Advogado explica: o documento que quem está devendo banco pode pedir e reduzir o valor em até 90%
Pedido simples revela juros e abre caminho para negociação
Nesse cenário, informação se torna essencial. Quando o consumidor entende exatamente o que está pagando, ele consegue mudar sua posição na negociação.
Por isso, especialistas destacam a importância de um documento pouco conhecido, mas decisivo: o Demonstrativo de Endividamento Direto (DED).
Documento expõe juros e fortalece o consumidor
O consumidor pode solicitar o DED diretamente ao banco e, com isso, acessar todos os detalhes do contrato. Esse movimento muda completamente a dinâmica da negociação.
O documento mostra o saldo devedor atualizado, detalha cada parcela e separa o valor principal dos encargos. Além disso, ele apresenta a taxa de juros anual, tanto nominal quanto efetiva, e revela como a dívida evoluiu ao longo do tempo.
Com essas informações, o consumidor identifica cobranças excessivas e entende o impacto real dos juros. Dessa forma, ele deixa de aceitar valores sem questionar e passa a negociar com base em dados concretos.
Pedido pode levar à redução significativa da dívida
Ao exigir transparência, o consumidor fortalece sua posição diante do banco. Isso acontece porque a instituição precisa apresentar números claros — e, muitas vezes, esses números revelam distorções.

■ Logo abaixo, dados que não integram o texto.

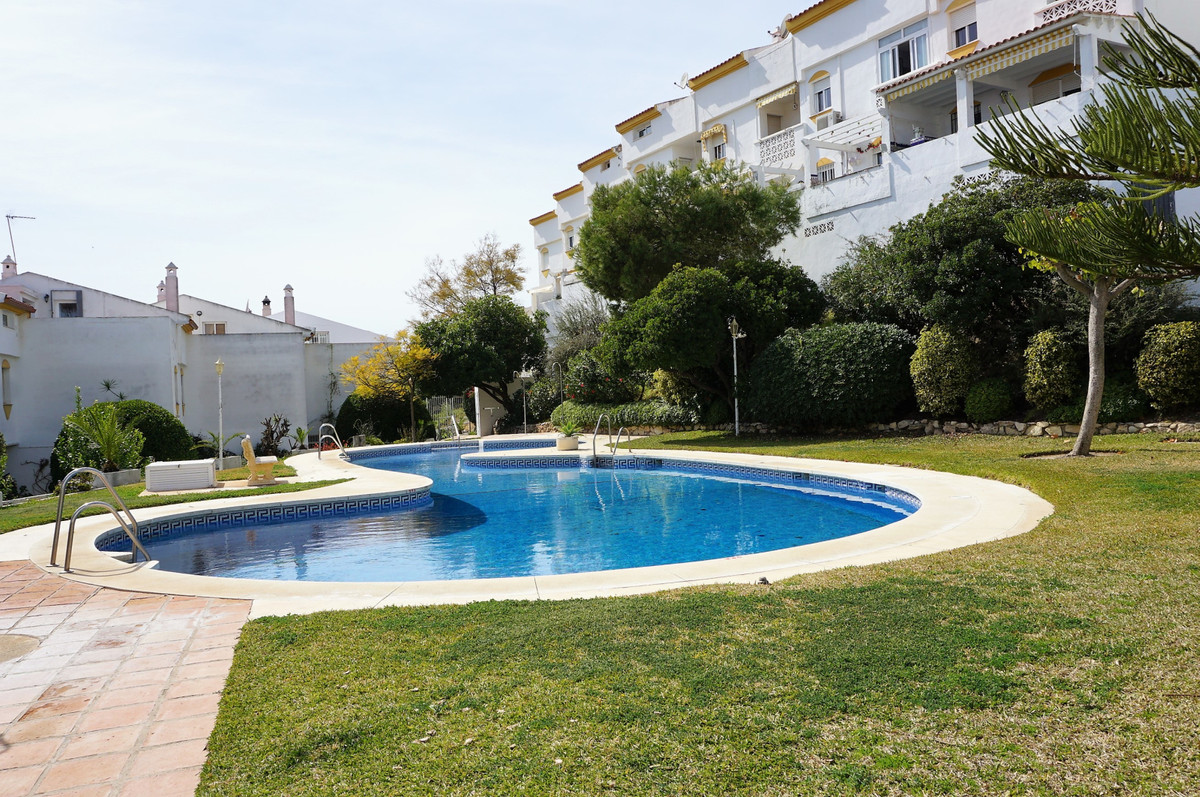 Benalmadena Costa spacious 4 bedroom townhouse walking distance to the beach and all local amenities, Spain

Em vários casos, a análise do DED mostra encargos elevados ou condições desproporcionais. A partir disso, o consumidor consegue contestar valores e buscar uma renegociação mais justa.
Além disso, essa atitude demonstra iniciativa e organização financeira. Isso aumenta as chances de o banco oferecer descontos relevantes, que podem chegar a até 90% em situações específicas.
Como solicitar o DED e usar a informação a seu favor
O consumidor pode solicitar o Demonstrativo de Endividamento Direto por canais oficiais da instituição financeira, como aplicativo, internet banking, central de atendimento ou até presencialmente em uma agência.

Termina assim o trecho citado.